Where are they now? Benny “The Jet” Rodriguez

Benny Rodriguez still has a major role in the game he loves

Benny Rodriguez still has a major role in the game he loves

“Heroes get remembered, but legends never die”. These were the words that Benjamin Rodriguez lived by growing up. A simple yet powerful phrase that constantly reminded him that he could always be better.

Growing up in the San Fernando valley just outside of Los Angeles, Rodriguez didn’t play but lived the game baseball. With a Dodgers cap atop his head Rodriguez spent as much time as he could on the diamond. From sun up to sun down, if you wanted to find Benny just go to the ball field. His longtime friend Scott Smalls described Rodriguez’s obsession in an interview saying “Benny would have played ball day, night, rain, shine, tidal wave, whatever. Baseball was the only thing he cared about”.

After finishing high school as one of the top prospects in the nation, Rodriguez was drafted by his favorite team, the Los Angeles Dodgers, in the second round. It didn’t take long for Rodriguez to impress to Dodgers brass. Tommy Lasorda recalls the first time he saw Rodriguez on the field. “We were playing a inter-squad game in Vero Beach that spring and I remember Rodriguez lacing a single and then preceding to steal second and third. Then I saw the lead he was getting off of third and thought there’s no way he’s crazy enough to steal home. When he swiped home I just looked  at my staff and their mouths were on the floor. After that day I knew we had a star in the making”.

By the age of 20, Rodriguez was hitting leadoff for the Dodgers and leaving his mark on baseball history.

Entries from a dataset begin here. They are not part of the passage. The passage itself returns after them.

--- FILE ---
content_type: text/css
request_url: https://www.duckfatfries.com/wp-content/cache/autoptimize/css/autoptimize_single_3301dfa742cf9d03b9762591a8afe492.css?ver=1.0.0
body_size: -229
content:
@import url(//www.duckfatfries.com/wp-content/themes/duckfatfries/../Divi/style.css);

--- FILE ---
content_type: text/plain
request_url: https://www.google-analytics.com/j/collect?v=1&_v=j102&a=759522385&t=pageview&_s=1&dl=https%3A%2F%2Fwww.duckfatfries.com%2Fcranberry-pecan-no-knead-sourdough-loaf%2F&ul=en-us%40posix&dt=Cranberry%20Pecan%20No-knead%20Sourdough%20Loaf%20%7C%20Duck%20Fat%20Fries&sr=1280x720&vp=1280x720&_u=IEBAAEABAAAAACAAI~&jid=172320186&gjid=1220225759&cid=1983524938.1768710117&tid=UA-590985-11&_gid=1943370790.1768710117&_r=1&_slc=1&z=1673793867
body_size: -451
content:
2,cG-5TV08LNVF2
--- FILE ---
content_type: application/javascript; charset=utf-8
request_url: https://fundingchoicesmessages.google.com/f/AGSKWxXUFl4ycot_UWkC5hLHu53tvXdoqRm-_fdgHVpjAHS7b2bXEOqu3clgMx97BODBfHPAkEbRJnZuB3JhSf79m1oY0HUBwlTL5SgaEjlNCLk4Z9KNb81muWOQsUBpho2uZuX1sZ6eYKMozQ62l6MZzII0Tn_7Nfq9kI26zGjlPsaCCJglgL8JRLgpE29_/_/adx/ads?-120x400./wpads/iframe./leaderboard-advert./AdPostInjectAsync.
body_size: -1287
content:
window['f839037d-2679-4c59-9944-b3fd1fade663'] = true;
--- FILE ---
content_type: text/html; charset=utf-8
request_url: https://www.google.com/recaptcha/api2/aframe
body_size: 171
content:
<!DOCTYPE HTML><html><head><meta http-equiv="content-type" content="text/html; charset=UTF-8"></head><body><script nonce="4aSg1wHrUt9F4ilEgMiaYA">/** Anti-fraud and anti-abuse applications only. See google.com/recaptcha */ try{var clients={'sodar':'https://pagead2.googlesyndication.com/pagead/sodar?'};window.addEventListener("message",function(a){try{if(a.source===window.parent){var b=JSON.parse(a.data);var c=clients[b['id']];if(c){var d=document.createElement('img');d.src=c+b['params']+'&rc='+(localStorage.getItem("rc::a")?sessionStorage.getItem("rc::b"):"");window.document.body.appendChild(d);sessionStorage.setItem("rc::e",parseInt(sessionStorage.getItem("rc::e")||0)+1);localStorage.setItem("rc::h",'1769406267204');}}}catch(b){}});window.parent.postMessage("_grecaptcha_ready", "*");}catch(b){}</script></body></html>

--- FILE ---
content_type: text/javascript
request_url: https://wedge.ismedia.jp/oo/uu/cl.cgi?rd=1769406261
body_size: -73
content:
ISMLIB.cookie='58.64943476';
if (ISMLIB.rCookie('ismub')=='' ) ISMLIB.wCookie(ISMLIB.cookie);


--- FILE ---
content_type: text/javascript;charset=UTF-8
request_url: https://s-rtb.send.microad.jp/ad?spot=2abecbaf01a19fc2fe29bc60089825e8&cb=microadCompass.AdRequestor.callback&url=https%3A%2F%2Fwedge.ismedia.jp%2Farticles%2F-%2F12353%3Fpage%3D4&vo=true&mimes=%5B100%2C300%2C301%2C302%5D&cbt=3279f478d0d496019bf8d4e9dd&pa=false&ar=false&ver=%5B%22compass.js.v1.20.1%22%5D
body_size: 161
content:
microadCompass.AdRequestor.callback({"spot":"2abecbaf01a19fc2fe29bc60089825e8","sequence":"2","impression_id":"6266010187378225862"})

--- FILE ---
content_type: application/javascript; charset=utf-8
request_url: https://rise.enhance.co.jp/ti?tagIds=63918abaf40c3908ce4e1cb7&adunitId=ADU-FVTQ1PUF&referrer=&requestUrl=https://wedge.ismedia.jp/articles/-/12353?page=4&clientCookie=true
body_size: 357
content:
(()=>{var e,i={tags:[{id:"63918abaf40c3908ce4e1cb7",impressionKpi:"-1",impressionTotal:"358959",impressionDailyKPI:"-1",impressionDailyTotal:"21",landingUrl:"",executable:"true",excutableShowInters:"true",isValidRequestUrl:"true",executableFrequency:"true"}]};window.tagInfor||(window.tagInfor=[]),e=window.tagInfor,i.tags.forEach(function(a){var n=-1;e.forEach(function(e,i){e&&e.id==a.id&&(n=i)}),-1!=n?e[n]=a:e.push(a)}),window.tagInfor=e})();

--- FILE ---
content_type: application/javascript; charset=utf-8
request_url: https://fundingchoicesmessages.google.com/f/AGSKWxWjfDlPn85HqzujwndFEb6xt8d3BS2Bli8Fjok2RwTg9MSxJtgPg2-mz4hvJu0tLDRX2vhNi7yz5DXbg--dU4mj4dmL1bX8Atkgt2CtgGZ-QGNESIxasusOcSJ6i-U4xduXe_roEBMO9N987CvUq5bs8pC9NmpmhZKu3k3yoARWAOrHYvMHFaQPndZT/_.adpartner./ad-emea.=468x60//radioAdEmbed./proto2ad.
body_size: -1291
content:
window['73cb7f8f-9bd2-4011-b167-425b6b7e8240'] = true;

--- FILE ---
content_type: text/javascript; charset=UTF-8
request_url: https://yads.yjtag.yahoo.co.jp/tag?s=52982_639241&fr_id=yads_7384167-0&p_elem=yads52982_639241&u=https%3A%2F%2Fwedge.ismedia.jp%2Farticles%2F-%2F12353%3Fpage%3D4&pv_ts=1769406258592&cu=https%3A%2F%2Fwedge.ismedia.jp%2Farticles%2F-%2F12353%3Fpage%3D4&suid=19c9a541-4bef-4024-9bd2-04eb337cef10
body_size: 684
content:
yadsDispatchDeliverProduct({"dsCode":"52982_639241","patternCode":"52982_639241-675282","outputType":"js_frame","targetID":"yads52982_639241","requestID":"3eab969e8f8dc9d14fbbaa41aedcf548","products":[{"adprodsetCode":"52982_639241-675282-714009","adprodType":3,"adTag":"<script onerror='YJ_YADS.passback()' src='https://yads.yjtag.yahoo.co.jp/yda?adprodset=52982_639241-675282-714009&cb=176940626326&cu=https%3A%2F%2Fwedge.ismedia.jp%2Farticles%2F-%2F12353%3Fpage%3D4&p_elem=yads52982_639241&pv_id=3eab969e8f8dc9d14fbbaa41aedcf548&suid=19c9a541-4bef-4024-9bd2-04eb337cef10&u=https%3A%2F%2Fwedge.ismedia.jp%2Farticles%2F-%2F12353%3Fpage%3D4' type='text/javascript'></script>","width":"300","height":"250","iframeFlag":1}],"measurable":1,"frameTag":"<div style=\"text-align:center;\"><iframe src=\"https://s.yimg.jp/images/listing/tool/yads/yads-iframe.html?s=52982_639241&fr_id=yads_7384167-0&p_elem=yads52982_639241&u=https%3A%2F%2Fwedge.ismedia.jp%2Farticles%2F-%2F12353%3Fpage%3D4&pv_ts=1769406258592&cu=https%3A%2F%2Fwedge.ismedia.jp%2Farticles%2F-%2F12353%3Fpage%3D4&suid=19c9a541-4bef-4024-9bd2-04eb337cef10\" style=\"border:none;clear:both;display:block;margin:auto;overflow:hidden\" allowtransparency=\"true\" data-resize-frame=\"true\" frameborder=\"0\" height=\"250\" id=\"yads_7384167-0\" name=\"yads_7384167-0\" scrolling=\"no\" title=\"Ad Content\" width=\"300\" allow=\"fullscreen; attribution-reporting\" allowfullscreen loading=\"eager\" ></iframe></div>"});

When he was 22, Rodriguez earned his nickname, Benny the Jet, by setting the Major League record for stealing home4595726 in a season. That year Rodriguez swiped home a record seven times, while hitting .355, and stealing a total of 71 bases. With Rodriguez’s unique 5 tool set, he helped the Dodgers win two World Series Championships, became a three-time MVP, and 11 time all-star. Sadly, “The Jet” was grounded before he reached pinnacle.

In pursuit of Ty Cobb’s infamous 54 home steals, Rodriguez was just two away from tying the record when he tried for number 53. This time as he slid toward home plate his right knee would connect with the catchers shin guard, his knee buckled. From that day forward Rodriguez never made a full recovery and never stole home again. Being only 31 at the time, it was only a matter of time until Rodriguez would have broken Cobb’s record.

Despite the injury Rodriguez would play for three more seasons. With his range crippled, the Dodgers moved him to first base where for two seasons he belted 45 home runs and hit for a .300 average. Despite this, the declining Rodriguez seemed destined to be moved to the American League to be the DH for the remainder of his career. However, Rodriguez wanting to only play for the Dodgers and realizing how far his skills had declined abruptly retired at 34. When he retired he had 1,301 stolen bases, 52 of which were home,with  a career batting average of .317, and 396 home runs.

Retirement was tough on Rodriguez because for the first time in his life he wasn’t playing. “At first I just couldn’t handle it. I was in a dark place for a while without baseball. I tried to separate my self from the game, but I was depressed. Heck, Smalls even tried to get me in the booth, but that just wasn’t for me”.

After years of internal turmoil, baseball brought Benny back. After being given the manager’s job for the Las Vegas 51s, the Dodgers former Triple A team, Rodriguez realized that he had found what he was supposed to do. “I realized that I could make a difference in young players lives and loved the challenge”. Now the hitting coach with the Dodgers Rodriguez’s latest triumph is the Dodger’s latest phenom, Yasiel Puig. “It’s easy working with him, I’ve never seen a player with so much talent and a love for the game. It’s easy to work with someone who loves the game so much, and he reminds me of myself when I was playing”. When asked about the possibility of leaving for a managerial job Rodriguez replied “I’d never leave this organization. I was born a Dodger, I’ll die a Dodger”.

Benny the Jet will always have his place in Dodger history and in Cooperstown. One thing is for certain, this is one legend that will never die.